Our Site Reliability Engineers are responsible for the overall monitoring, performance, reliability and quality of our clients’ application-hosted cloud environments. As a Site Reliability Engineer, you will use your extensive experience with web technologies and tools to diagnose, problem solve and optimise solutions to drive measurable Service Level Agreement outcomes for our clients. You will mentor junior team members and champion the principles of site reliability.
At AKQA Melbourne, you will work in a meritocratic culture, surrounded by some of the brightest minds in their fields. You will have the opportunity to learn and grow within a creative and technically advanced team and have access to ongoing personal and professional development. At AKQA, we are committed to your career growth, as well as to your work/life balance.
- Responsible for the overall monitoring, performance, reliability and quality of our clients’ application-hosted cloud environments.
- Work with Incident Management and project development teams to triage, diagnose and problem solve customer ecommerce platform and cloud production environment issues.
- Design and implement automated, repeatable solutions to reduce toil and maintenance effort.
- Champion knowledge transfer and quality documentation.
- Translate technical concepts to communicate easily to a wide range of stakeholders.
- Mentor and train junior team members.
- Champion continuous improvement of cloud infrastructure and application hosting performance, support tooling and apply industry best practices.
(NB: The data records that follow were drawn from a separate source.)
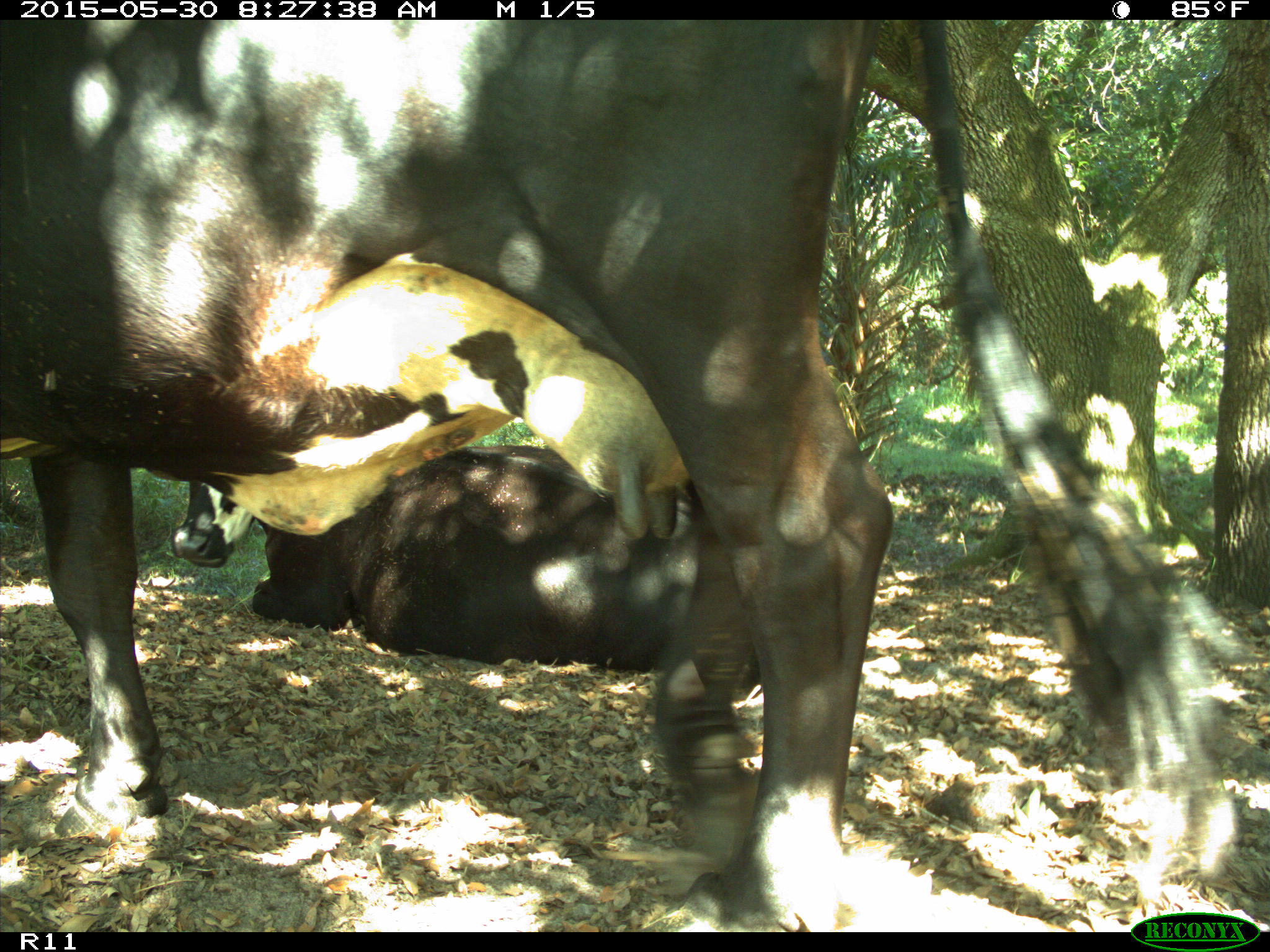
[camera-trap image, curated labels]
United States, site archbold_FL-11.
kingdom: Animalia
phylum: Chordata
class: Mammalia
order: Artiodactyla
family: Bovidae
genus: Bos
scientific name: Bos taurus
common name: domestic cow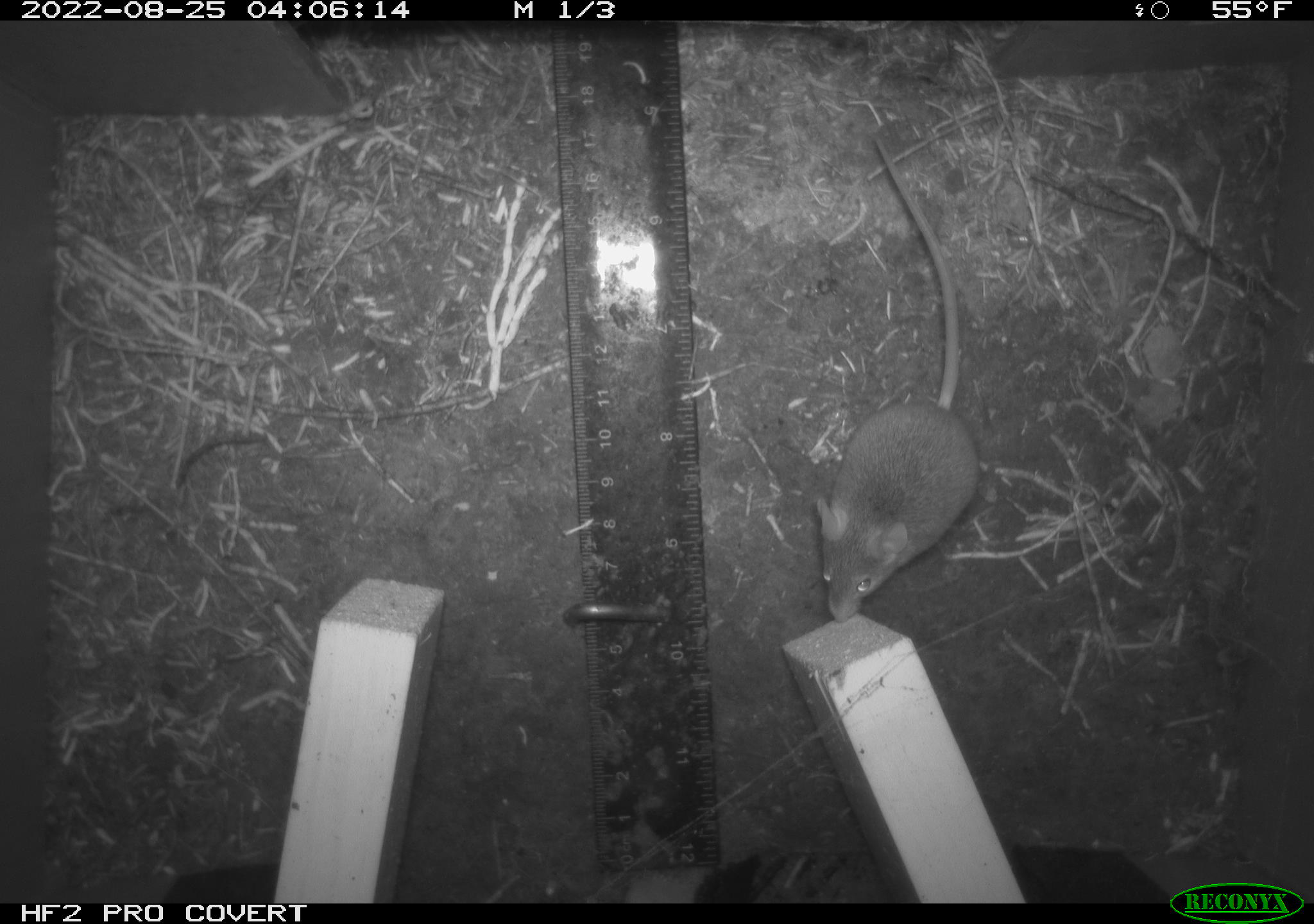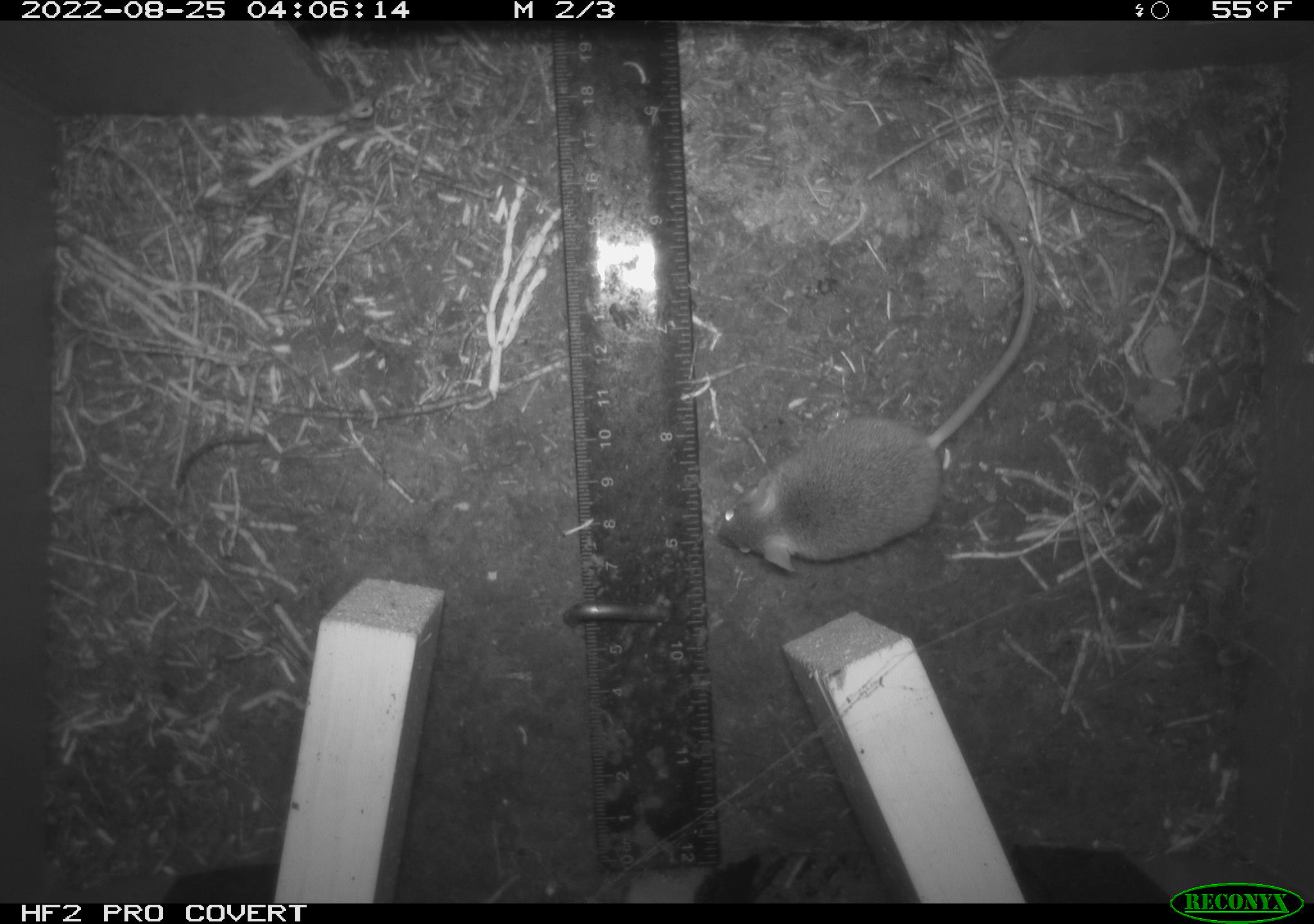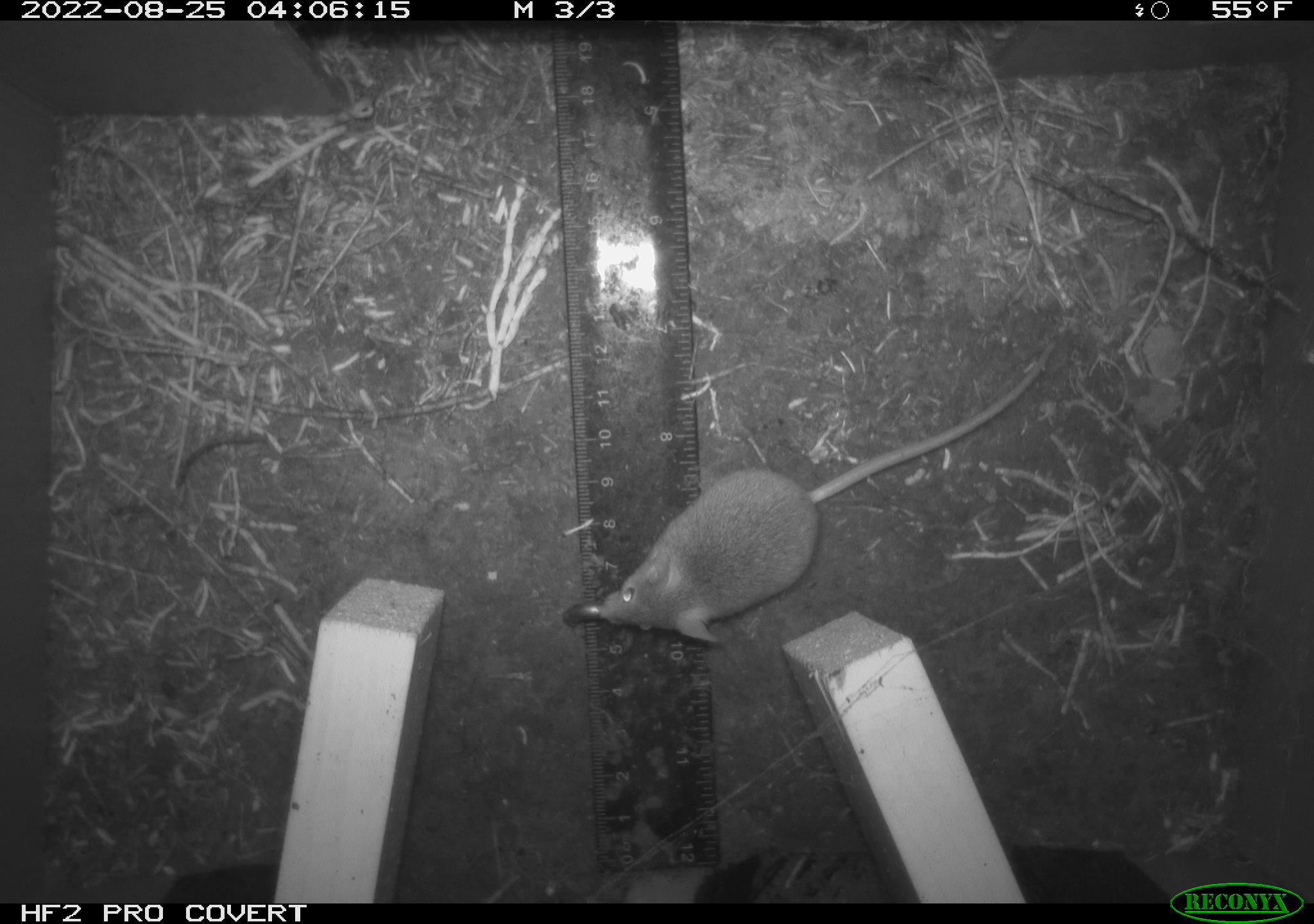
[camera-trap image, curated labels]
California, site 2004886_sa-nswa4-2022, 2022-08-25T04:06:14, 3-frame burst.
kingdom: Animalia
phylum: Chordata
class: Mammalia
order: Rodentia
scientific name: Rodentia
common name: rodent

QUALIFICATIONS AND CHARACTERISTICS:
- Background in a Cloud Support Engineer or Site Reliability Engineer role.
- Proven experience with AWS and CloudFormation, Azure and ARM templates, and/or Azure Devops and SecOps.
- Experience with supporting CI/CD pipelines (Octopus Deploy, TeamCity, GIT).
- Knowledge of automation/scripting languages: Powershell, Python, Bash.
- Comprehensive understanding of the web: protocols, web architectures, infrastructure, web servers (IIS), proxies, load balancing, high availability, etc.
- Strong working knowledge of internet backbone technologies: TLS, DNS, TCP/IP, WAF/CDNs, networks and subnetting.
- Solid practical knowledge of complementary cloud technologies and architectures including databases (MySQL, MSSQL), storage and backup technologies.
- Windows/Linux System Administration experience.
- 2+ years working with cloud platforms AWS or Azure (IaaS, PaaS & SaaS).
- Experience leading teams.
- Highly organised and process driven.
- Customer outcomes and service excellence focused.
- Excellent problem solving and production environment diagnosis skills.
AKQA is an Equal Opportunities Employer, we believe that diversity is vital to AKQA’s ability to provide our clients with the best recommendations and are committed to fostering a varied and inclusive work environment. Your race, colour, ancestry, religion, gender, gender identity, national origin, sexual orientation, age, marital status, disability or veteran status have no bearing on our hiring decisions. If you have a disability or special need that requires accommodation, please let us know.